◆ SEITE:
Die Fernsehbilder haben mich an Erlebnisse bei der Paralympics Revival 1997 in Duderstadt erinnert, über die ich berichten durfte: Unvergessen die Interviews mit Sportlern von China bis Australien, deren wohltuende Ausgewogenheit zwischen Ehrgeiz und Fairness; die ausgefeilten Hightech-Prothesen, die körperliche Handicaps ausgleichen; die Sprungtechniken einbeiniger Hochspringer, die auf technische Hilfen verzichteten; das begeisterte, nicht nur mit den Siegern bewegend solidarische Publikum…
Seitdem hat sich vieles weiterentwickelt, und das ist auch Ihrem Engagement zu verdanken. Wie können Wettkämpfe zwischen Menschen mit unterschiedlichen Behinderungen gerecht sein? Sie haben sich für eine transparente Klassifizierung eingesetzt. Sie leiten den Fachbereich Forschung und Entwicklung beim Bundesinstitut für Sportwissenschaften: Auch dank Ihrer Arbeit und der Ihres Teams haben sich Training und Qualifizierungen verbessert. Nicht zuletzt erleben die Leistungssportler nach persönlichen Niederlagen in den Wettkämpfen Sie als Vaterfigur, der Ihnen Mut macht und sie aufrichtet!

Es ist eigentlich traurig, dass mir –  wie vielen anderen auch – der Sport von Menschen mit Handicap noch immer wie eine Parallelwelt erscheint. Und ich möchte daher das Augenmerk mit diesen Zeilen genauso auf die Sportler selbst lenken, die Teams, die hinter ihnen stehen, Trainer und Betreuer, Förderer und Fans: alle, dank derer dieser Sport möglich ist, durch die Menschen ihre Fähigkeiten, Leistungen und Grenzen austesten und erweitern können, und die mit dafür sorgen, dass er immer mehr zu einem sichtbaren Teil unserer Gesellschaft wird, der ganz selbstverständlich dazugehört wie andere Bereiche auch. An sie alle ein Wort des Dankes für ihren wertvollen Dienst!

Gespeicherte Datensätze:
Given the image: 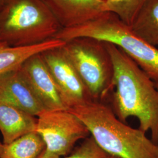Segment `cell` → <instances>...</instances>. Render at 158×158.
I'll list each match as a JSON object with an SVG mask.
<instances>
[{
    "instance_id": "2",
    "label": "cell",
    "mask_w": 158,
    "mask_h": 158,
    "mask_svg": "<svg viewBox=\"0 0 158 158\" xmlns=\"http://www.w3.org/2000/svg\"><path fill=\"white\" fill-rule=\"evenodd\" d=\"M69 110L83 121L108 155L120 158H158V145L145 132L119 120L104 102L92 100Z\"/></svg>"
},
{
    "instance_id": "21",
    "label": "cell",
    "mask_w": 158,
    "mask_h": 158,
    "mask_svg": "<svg viewBox=\"0 0 158 158\" xmlns=\"http://www.w3.org/2000/svg\"><path fill=\"white\" fill-rule=\"evenodd\" d=\"M2 0H0V4H1V2H2Z\"/></svg>"
},
{
    "instance_id": "11",
    "label": "cell",
    "mask_w": 158,
    "mask_h": 158,
    "mask_svg": "<svg viewBox=\"0 0 158 158\" xmlns=\"http://www.w3.org/2000/svg\"><path fill=\"white\" fill-rule=\"evenodd\" d=\"M37 122L36 117L0 100V131L4 144L36 132Z\"/></svg>"
},
{
    "instance_id": "19",
    "label": "cell",
    "mask_w": 158,
    "mask_h": 158,
    "mask_svg": "<svg viewBox=\"0 0 158 158\" xmlns=\"http://www.w3.org/2000/svg\"><path fill=\"white\" fill-rule=\"evenodd\" d=\"M106 158H119V157H117V156H113V155H108L106 157Z\"/></svg>"
},
{
    "instance_id": "15",
    "label": "cell",
    "mask_w": 158,
    "mask_h": 158,
    "mask_svg": "<svg viewBox=\"0 0 158 158\" xmlns=\"http://www.w3.org/2000/svg\"><path fill=\"white\" fill-rule=\"evenodd\" d=\"M108 12H113L131 26L146 0H106Z\"/></svg>"
},
{
    "instance_id": "4",
    "label": "cell",
    "mask_w": 158,
    "mask_h": 158,
    "mask_svg": "<svg viewBox=\"0 0 158 158\" xmlns=\"http://www.w3.org/2000/svg\"><path fill=\"white\" fill-rule=\"evenodd\" d=\"M90 37L118 46L154 81H158V49L134 34L117 15L107 12L94 21L70 28H62L54 38L64 42Z\"/></svg>"
},
{
    "instance_id": "8",
    "label": "cell",
    "mask_w": 158,
    "mask_h": 158,
    "mask_svg": "<svg viewBox=\"0 0 158 158\" xmlns=\"http://www.w3.org/2000/svg\"><path fill=\"white\" fill-rule=\"evenodd\" d=\"M40 53L29 57L21 65L23 75L46 111L68 110Z\"/></svg>"
},
{
    "instance_id": "5",
    "label": "cell",
    "mask_w": 158,
    "mask_h": 158,
    "mask_svg": "<svg viewBox=\"0 0 158 158\" xmlns=\"http://www.w3.org/2000/svg\"><path fill=\"white\" fill-rule=\"evenodd\" d=\"M62 49L93 101L102 102L112 91L114 66L106 42L90 37L66 42Z\"/></svg>"
},
{
    "instance_id": "7",
    "label": "cell",
    "mask_w": 158,
    "mask_h": 158,
    "mask_svg": "<svg viewBox=\"0 0 158 158\" xmlns=\"http://www.w3.org/2000/svg\"><path fill=\"white\" fill-rule=\"evenodd\" d=\"M40 54L68 110L93 100L62 46L44 51Z\"/></svg>"
},
{
    "instance_id": "9",
    "label": "cell",
    "mask_w": 158,
    "mask_h": 158,
    "mask_svg": "<svg viewBox=\"0 0 158 158\" xmlns=\"http://www.w3.org/2000/svg\"><path fill=\"white\" fill-rule=\"evenodd\" d=\"M62 28L78 27L107 12L106 0H43Z\"/></svg>"
},
{
    "instance_id": "22",
    "label": "cell",
    "mask_w": 158,
    "mask_h": 158,
    "mask_svg": "<svg viewBox=\"0 0 158 158\" xmlns=\"http://www.w3.org/2000/svg\"><path fill=\"white\" fill-rule=\"evenodd\" d=\"M2 44V43H1V42H0V44Z\"/></svg>"
},
{
    "instance_id": "10",
    "label": "cell",
    "mask_w": 158,
    "mask_h": 158,
    "mask_svg": "<svg viewBox=\"0 0 158 158\" xmlns=\"http://www.w3.org/2000/svg\"><path fill=\"white\" fill-rule=\"evenodd\" d=\"M0 100L36 117L46 111L23 75L21 66L0 77Z\"/></svg>"
},
{
    "instance_id": "12",
    "label": "cell",
    "mask_w": 158,
    "mask_h": 158,
    "mask_svg": "<svg viewBox=\"0 0 158 158\" xmlns=\"http://www.w3.org/2000/svg\"><path fill=\"white\" fill-rule=\"evenodd\" d=\"M66 42L52 38L35 45L11 47L0 44V77L19 67L29 57L44 51L62 47Z\"/></svg>"
},
{
    "instance_id": "17",
    "label": "cell",
    "mask_w": 158,
    "mask_h": 158,
    "mask_svg": "<svg viewBox=\"0 0 158 158\" xmlns=\"http://www.w3.org/2000/svg\"><path fill=\"white\" fill-rule=\"evenodd\" d=\"M37 158H60V157L48 151L45 148V149L41 153V154Z\"/></svg>"
},
{
    "instance_id": "13",
    "label": "cell",
    "mask_w": 158,
    "mask_h": 158,
    "mask_svg": "<svg viewBox=\"0 0 158 158\" xmlns=\"http://www.w3.org/2000/svg\"><path fill=\"white\" fill-rule=\"evenodd\" d=\"M130 27L141 39L158 46V0H146Z\"/></svg>"
},
{
    "instance_id": "20",
    "label": "cell",
    "mask_w": 158,
    "mask_h": 158,
    "mask_svg": "<svg viewBox=\"0 0 158 158\" xmlns=\"http://www.w3.org/2000/svg\"><path fill=\"white\" fill-rule=\"evenodd\" d=\"M155 85L158 90V81H155Z\"/></svg>"
},
{
    "instance_id": "14",
    "label": "cell",
    "mask_w": 158,
    "mask_h": 158,
    "mask_svg": "<svg viewBox=\"0 0 158 158\" xmlns=\"http://www.w3.org/2000/svg\"><path fill=\"white\" fill-rule=\"evenodd\" d=\"M46 148L40 134L34 132L23 136L8 144H4L1 158H37Z\"/></svg>"
},
{
    "instance_id": "6",
    "label": "cell",
    "mask_w": 158,
    "mask_h": 158,
    "mask_svg": "<svg viewBox=\"0 0 158 158\" xmlns=\"http://www.w3.org/2000/svg\"><path fill=\"white\" fill-rule=\"evenodd\" d=\"M37 118L36 132L46 149L60 157L68 156L77 142L91 135L83 121L69 110L45 111Z\"/></svg>"
},
{
    "instance_id": "1",
    "label": "cell",
    "mask_w": 158,
    "mask_h": 158,
    "mask_svg": "<svg viewBox=\"0 0 158 158\" xmlns=\"http://www.w3.org/2000/svg\"><path fill=\"white\" fill-rule=\"evenodd\" d=\"M114 66L112 109L123 123L138 119L139 129L150 131L158 145V90L155 82L119 48L106 42Z\"/></svg>"
},
{
    "instance_id": "3",
    "label": "cell",
    "mask_w": 158,
    "mask_h": 158,
    "mask_svg": "<svg viewBox=\"0 0 158 158\" xmlns=\"http://www.w3.org/2000/svg\"><path fill=\"white\" fill-rule=\"evenodd\" d=\"M62 29L43 0H2L0 4V42L8 46L38 45Z\"/></svg>"
},
{
    "instance_id": "16",
    "label": "cell",
    "mask_w": 158,
    "mask_h": 158,
    "mask_svg": "<svg viewBox=\"0 0 158 158\" xmlns=\"http://www.w3.org/2000/svg\"><path fill=\"white\" fill-rule=\"evenodd\" d=\"M108 155L90 135L64 158H106Z\"/></svg>"
},
{
    "instance_id": "18",
    "label": "cell",
    "mask_w": 158,
    "mask_h": 158,
    "mask_svg": "<svg viewBox=\"0 0 158 158\" xmlns=\"http://www.w3.org/2000/svg\"><path fill=\"white\" fill-rule=\"evenodd\" d=\"M2 147H3V143L0 141V158H1V151H2Z\"/></svg>"
}]
</instances>
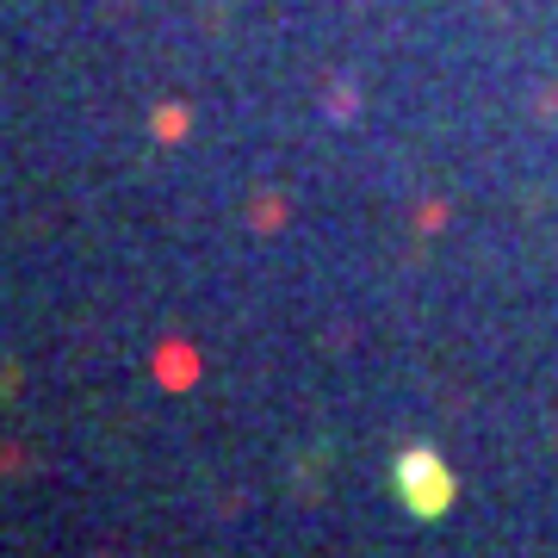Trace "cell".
<instances>
[{
	"instance_id": "6da1fadb",
	"label": "cell",
	"mask_w": 558,
	"mask_h": 558,
	"mask_svg": "<svg viewBox=\"0 0 558 558\" xmlns=\"http://www.w3.org/2000/svg\"><path fill=\"white\" fill-rule=\"evenodd\" d=\"M391 490H398V502H403L416 521H440V515L459 502L453 465H447L435 447H403L398 465H391Z\"/></svg>"
}]
</instances>
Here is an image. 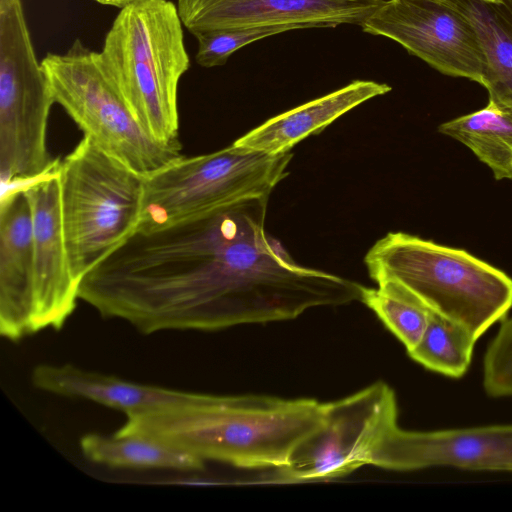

◆ AUFGABENSTELLUNG:
1. In welchem Jahr und an welchem Ort fand laut dem Text zum Behindertensport die Paralympics Revival statt, über die berichtet wurde?
2. Führen Sie den Text zum Behindertensport nach seinem letzten Satz fort.

◆ LÖSUNGEN JE AUFGABE:
1. 1997 in Duderstadt.

2.
Längst arbeiten die meisten Paralympischen Athleten gemeinsam in Trainingsgruppen mit Sportlern aus dem olympischen Bereich. Ein weiterer, Schritt in Richtung Gleichbehandlung, den ich mir für die Zukunft wünschen würde: die Olympischen und die Paralympischen Spiele nicht zeitlich getrennt, sondern zusammen stattfinden zu lassen.

Mit freundlichen Grüßen,

Clemens Behr
Redaktion NEUE STADT

Unser offener Brief wendet sich an Karl Quade, 59, promovierter Sportwissenschaftler und Vizepräsident Leistungssport beim Deutschen Behindertensportverband mit 650 000 Mitgliedern. Seit 1996 ist Quade bei den Paralympischen Sommer- und Winterspielen „Chef de Mission“, was Aufgaben der Organisation, Repräsentation und Öffentlichkeitsarbeit beinhaltet.